There are no alternative credit options available for this module.

Description

Aims:
Introduce the students to the basics of machine learning while giving class-based examples of applications to areas of domain specialisation.

Learning outcomes:
On successful completion of the module a student will be able to: understand elements of the fundamental concepts and mathematical basis of machine learning; apply practical machine learning software in order to perform data analysis tasks.

Content:
General theory and mathematical foundations are presented in lectures while practical applications are presented in classes.
The module includes:

  • An introduction to machine learning tasks (unsupervised, supervised, reinforcement);
  • Mathematical foundations (linear algebra, calculus, probability, statistics);
  • Supervised Learning: including an exploration of some of the following: linear and polynomial regression, logistic regression, Naive Bayes, kernel methods, SVMs, decision trees, ensemble learning, neural networks, Gaussian processes;
  • Unsupervised Learning: including an exploration of some of the following: PCA, manifold learning, k-means, Gaussian mixture models, EM algorithm.


Requisites:
In order to be eligible to select this module, a student must be registered on a programme for which it is a formally-approved option or elective choice AND should have experience of rudimentary programming and an awareness of standard results in fundamentals of linear algebra (vectors, matrices, eigenvectors /eigenvalues etc.), elements of probability theory (random variables, expectation, variance, conditional probabilities, Bayes rule etc.), elements of statistics (sample statistics, maximum likelihood estimation etc.), and calculus (real-valued functions, derivatives, Taylor series, integrals etc.). Results from these areas will be used, often without proof, throughout the module.

Self-Assessment Test:
Students should take the self-test available here, to assess their ability for this module.

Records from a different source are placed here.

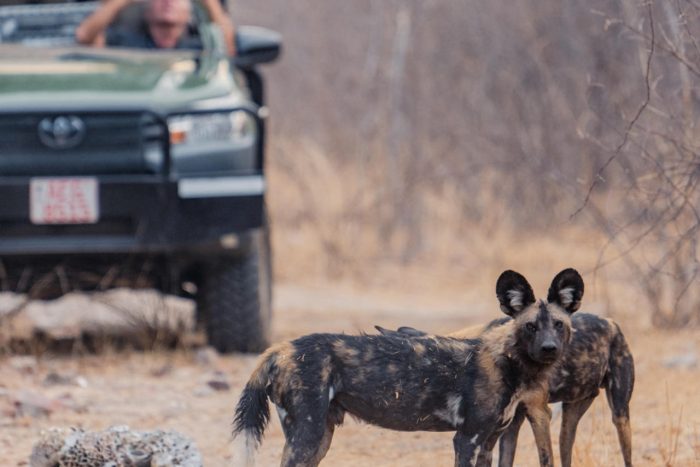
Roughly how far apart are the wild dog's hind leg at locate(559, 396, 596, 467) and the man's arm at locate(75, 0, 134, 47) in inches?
170

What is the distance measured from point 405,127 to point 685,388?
6.95m

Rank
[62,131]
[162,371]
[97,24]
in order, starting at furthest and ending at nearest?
[97,24] → [162,371] → [62,131]

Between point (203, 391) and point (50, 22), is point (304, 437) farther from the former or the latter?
point (50, 22)

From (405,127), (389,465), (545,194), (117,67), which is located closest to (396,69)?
(405,127)

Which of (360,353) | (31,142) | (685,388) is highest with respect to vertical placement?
(31,142)

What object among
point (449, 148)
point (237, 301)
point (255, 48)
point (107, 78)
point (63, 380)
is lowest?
point (63, 380)

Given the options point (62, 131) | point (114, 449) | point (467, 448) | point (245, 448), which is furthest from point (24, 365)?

Module deliveries for 2020/21 academic year

Intended teaching term: Term 2     Postgraduate (FHEQ Level 7)

Teaching and assessment

Mode of study
Face-to-face
Methods of assessment
30% In-class test 1
30% In-class test 2
20% Coursework 1
20% Coursework 2
Mark scheme
Numeric Marks

Other information

Number of students on module in previous year
54
Module leader
Mr Dariush Hosseini
Who to contact for more information
cs.compg@ucl.ac.uk

Intended teaching term: Term 2     Undergraduate (FHEQ Level 6)

Teaching and assessment

Mode of study
Face-to-face
Methods of assessment
30% In-class test 1
30% In-class test 2
20% Coursework 1
20% Coursework 2
Mark scheme
Numeric Marks

Other information

Number of students on module in previous year
83
Module leader
Mr Dariush Hosseini
Who to contact for more information
cs.compg@ucl.ac.uk

Last updated

This module description was last updated on 5th March 2020.